■ WORK TO BE COMPLETED
Exactly as they appear below, repeat the lines from the one with "Amsterdam, the Netherlands" through the one with "SHIMANO DURA-ACE(シマノ デュラエース)". Drop every picture.

■ WORKING DATA
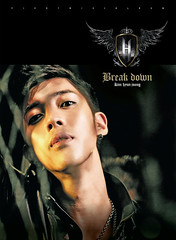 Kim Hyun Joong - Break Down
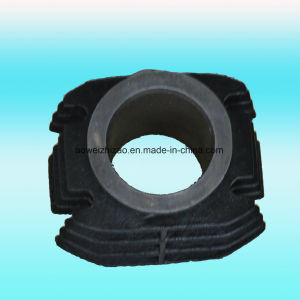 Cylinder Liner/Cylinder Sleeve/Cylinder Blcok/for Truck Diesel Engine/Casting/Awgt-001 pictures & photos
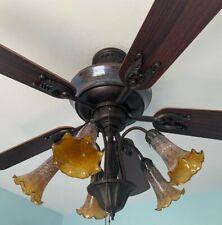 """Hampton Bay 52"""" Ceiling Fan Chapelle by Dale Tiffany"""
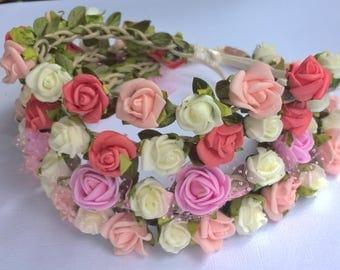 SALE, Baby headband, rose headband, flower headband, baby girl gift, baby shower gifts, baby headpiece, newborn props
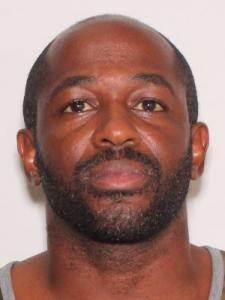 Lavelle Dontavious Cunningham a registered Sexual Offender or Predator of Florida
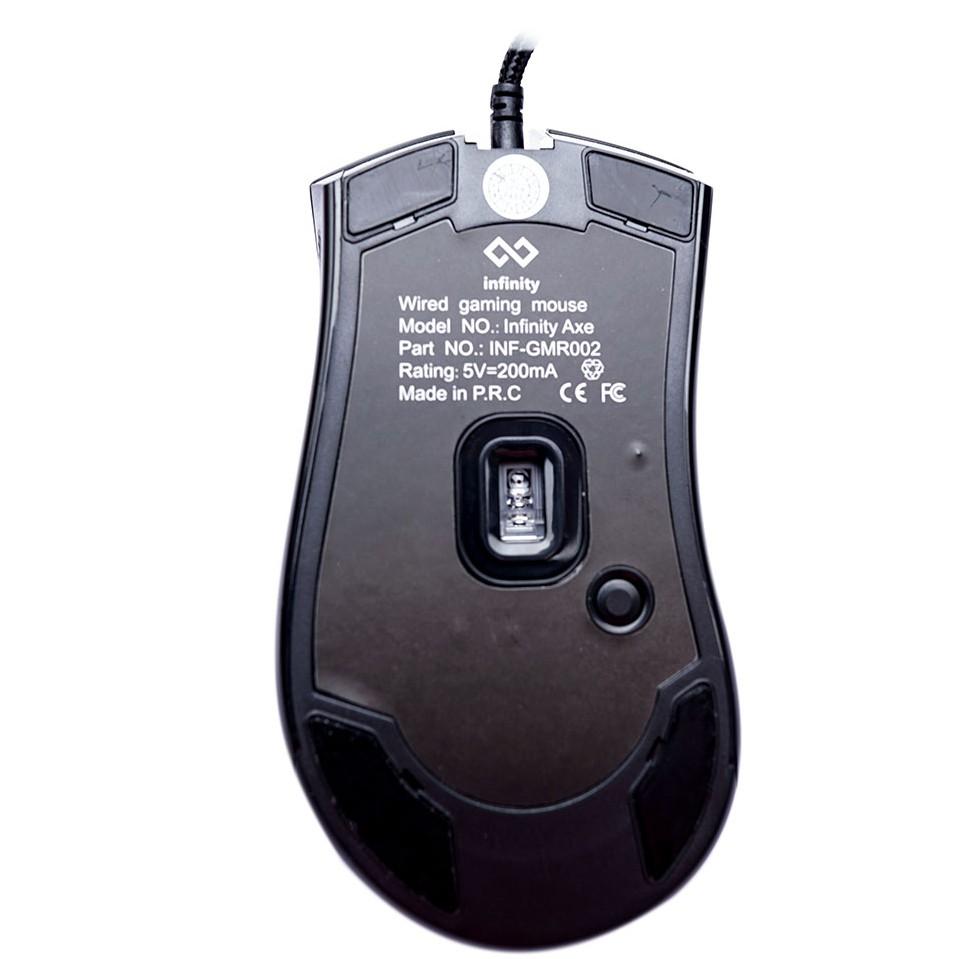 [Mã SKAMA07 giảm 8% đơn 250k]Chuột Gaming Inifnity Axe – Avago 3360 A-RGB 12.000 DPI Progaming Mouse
--
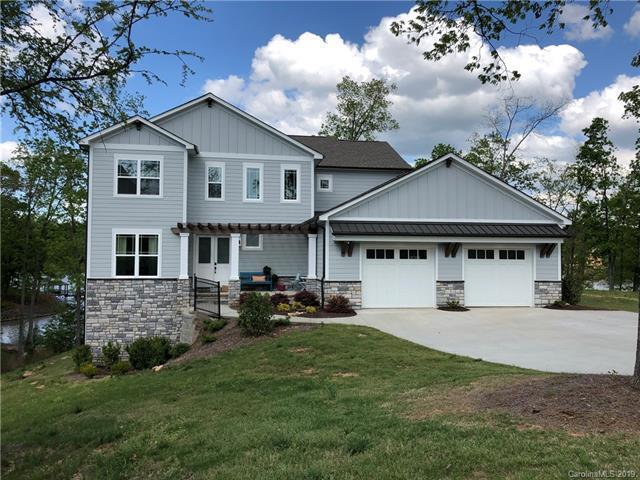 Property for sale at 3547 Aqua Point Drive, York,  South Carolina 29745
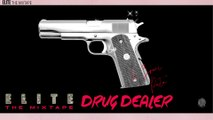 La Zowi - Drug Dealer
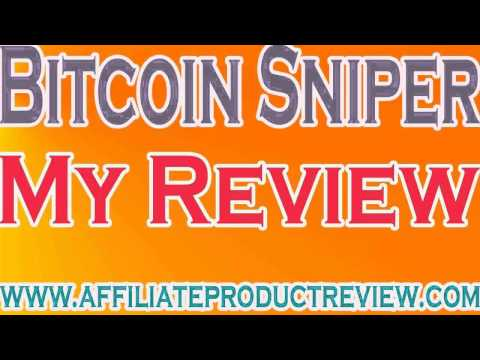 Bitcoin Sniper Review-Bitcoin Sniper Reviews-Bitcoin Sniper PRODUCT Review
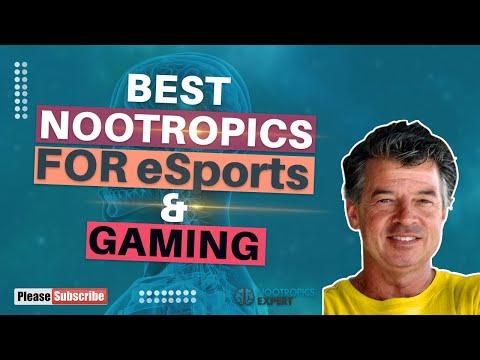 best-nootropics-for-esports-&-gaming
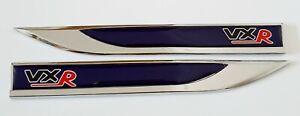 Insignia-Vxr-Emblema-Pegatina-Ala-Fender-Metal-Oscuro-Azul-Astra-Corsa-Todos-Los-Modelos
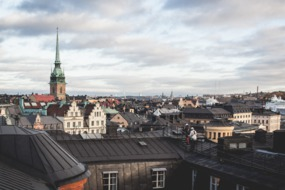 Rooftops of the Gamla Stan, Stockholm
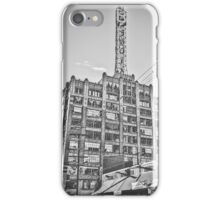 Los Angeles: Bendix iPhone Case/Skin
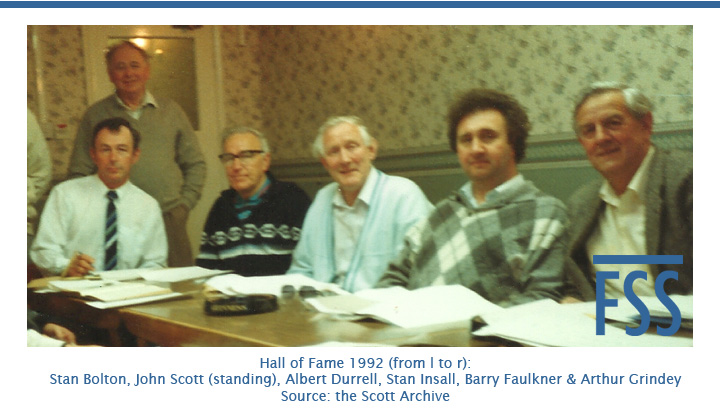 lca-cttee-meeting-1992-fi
...
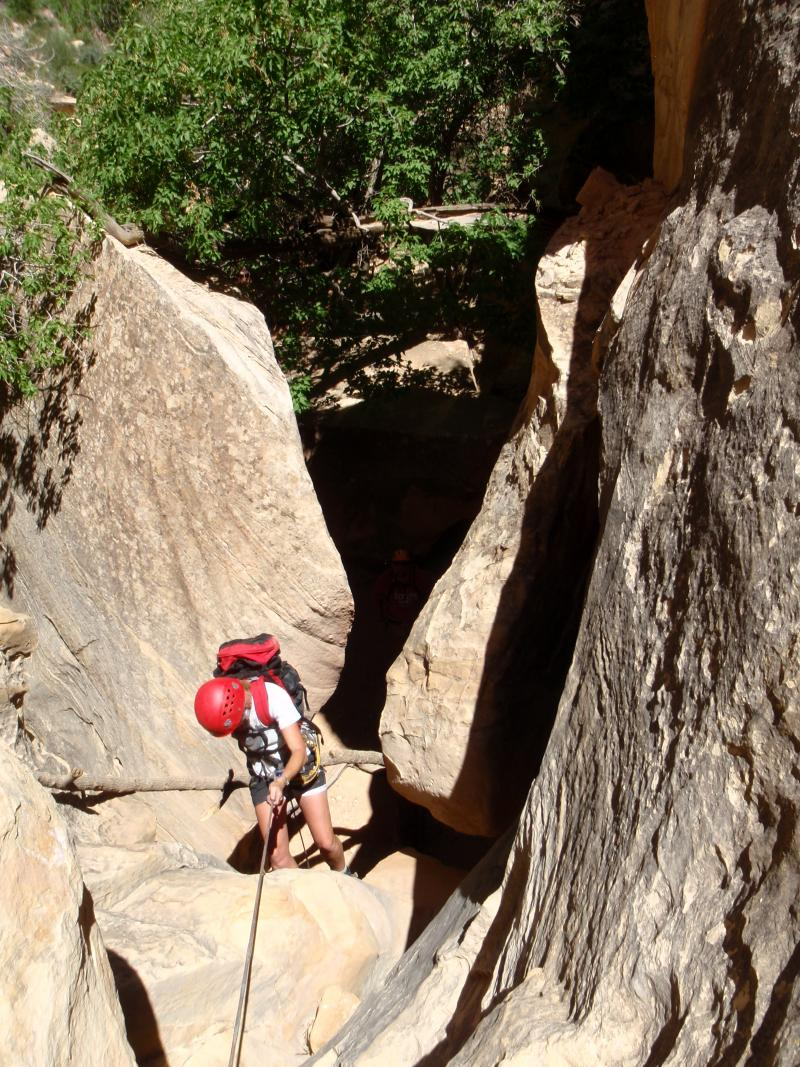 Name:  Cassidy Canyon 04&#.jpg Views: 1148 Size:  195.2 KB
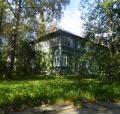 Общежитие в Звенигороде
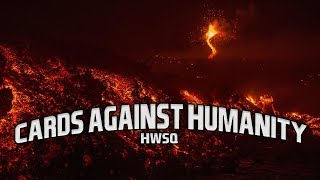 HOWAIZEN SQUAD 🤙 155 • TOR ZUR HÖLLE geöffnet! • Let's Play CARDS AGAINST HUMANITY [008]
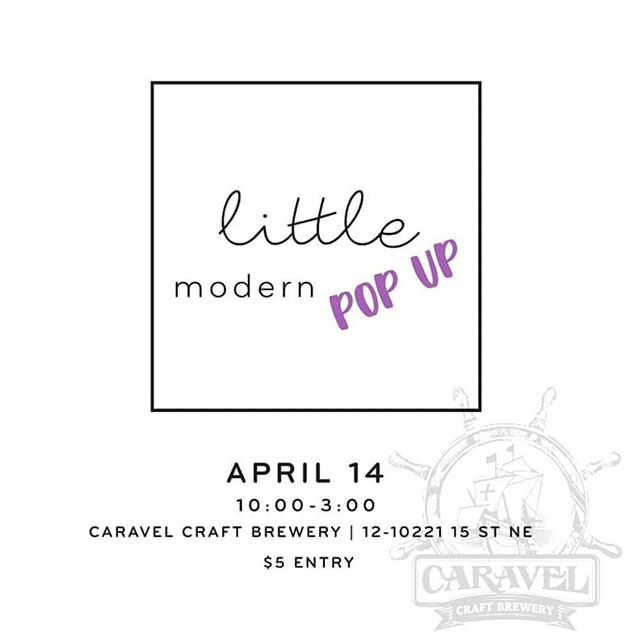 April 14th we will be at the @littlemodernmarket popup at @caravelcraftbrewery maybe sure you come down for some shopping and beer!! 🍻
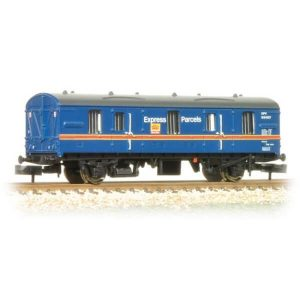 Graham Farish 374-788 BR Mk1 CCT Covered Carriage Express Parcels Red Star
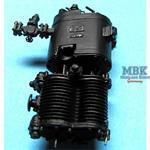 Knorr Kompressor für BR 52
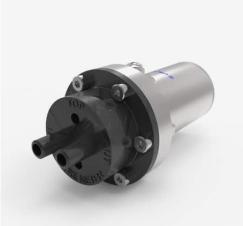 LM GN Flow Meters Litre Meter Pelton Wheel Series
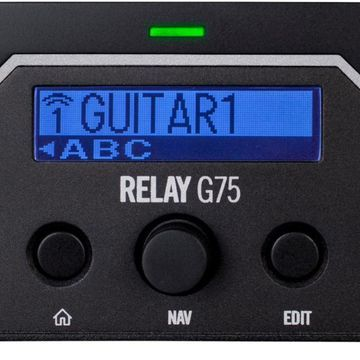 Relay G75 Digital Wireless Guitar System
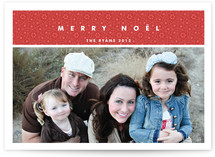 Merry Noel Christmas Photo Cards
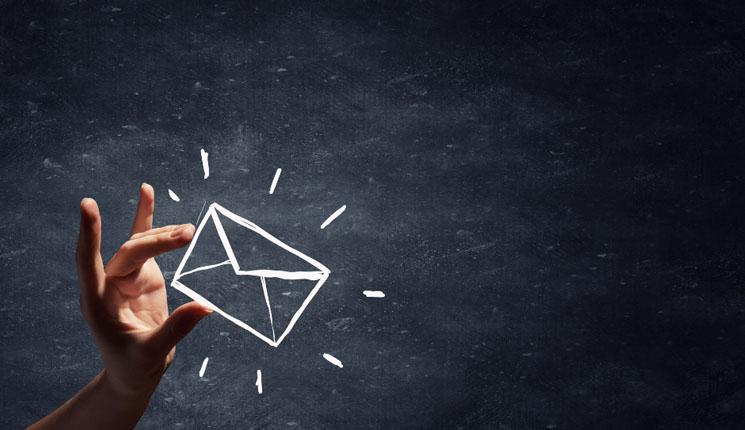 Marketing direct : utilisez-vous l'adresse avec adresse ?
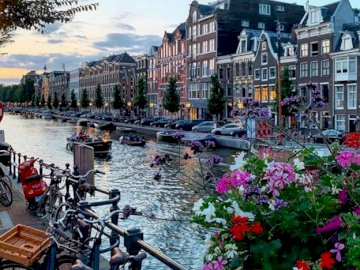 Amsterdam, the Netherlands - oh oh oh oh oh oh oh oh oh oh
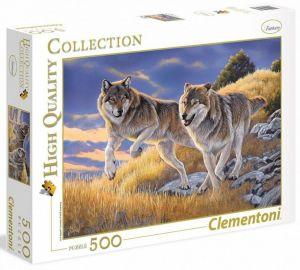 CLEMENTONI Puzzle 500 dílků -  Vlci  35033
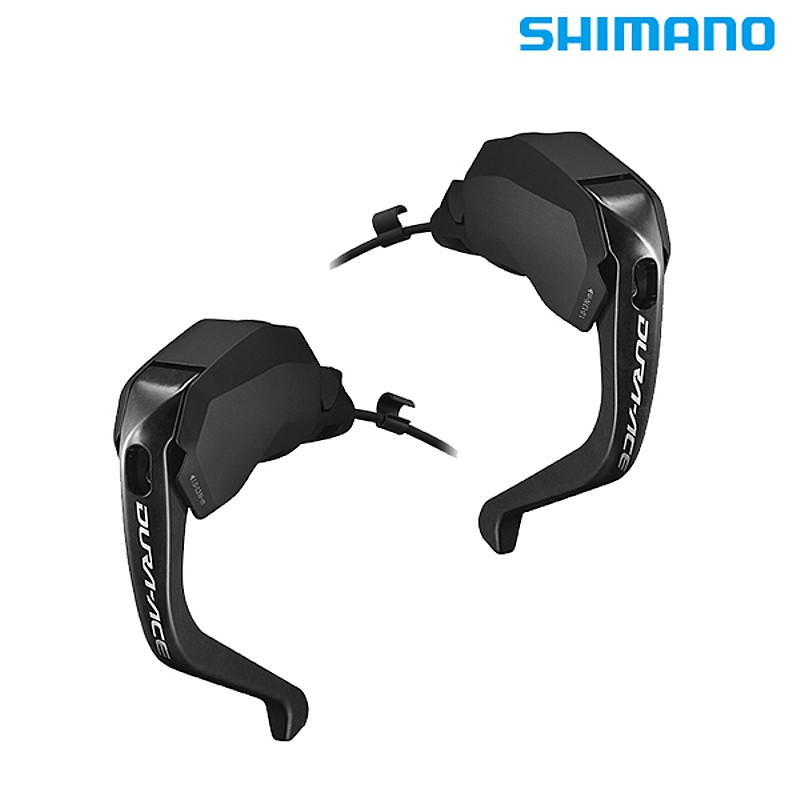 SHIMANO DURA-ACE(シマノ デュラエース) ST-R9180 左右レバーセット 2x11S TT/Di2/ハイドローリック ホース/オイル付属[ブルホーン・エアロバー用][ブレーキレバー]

■ PROBLEM SOLUTION
 Amsterdam, the Netherlands - oh oh oh oh oh oh oh oh oh oh
 CLEMENTONI Puzzle 500 dílků -  Vlci  35033
 SHIMANO DURA-ACE(シマノ デュラエース) ST-R9180 左右レバーセット 2x11S TT/Di2/ハイドローリック ホース/オイル付属[ブルホーン・エアロバー用][ブレーキレバー]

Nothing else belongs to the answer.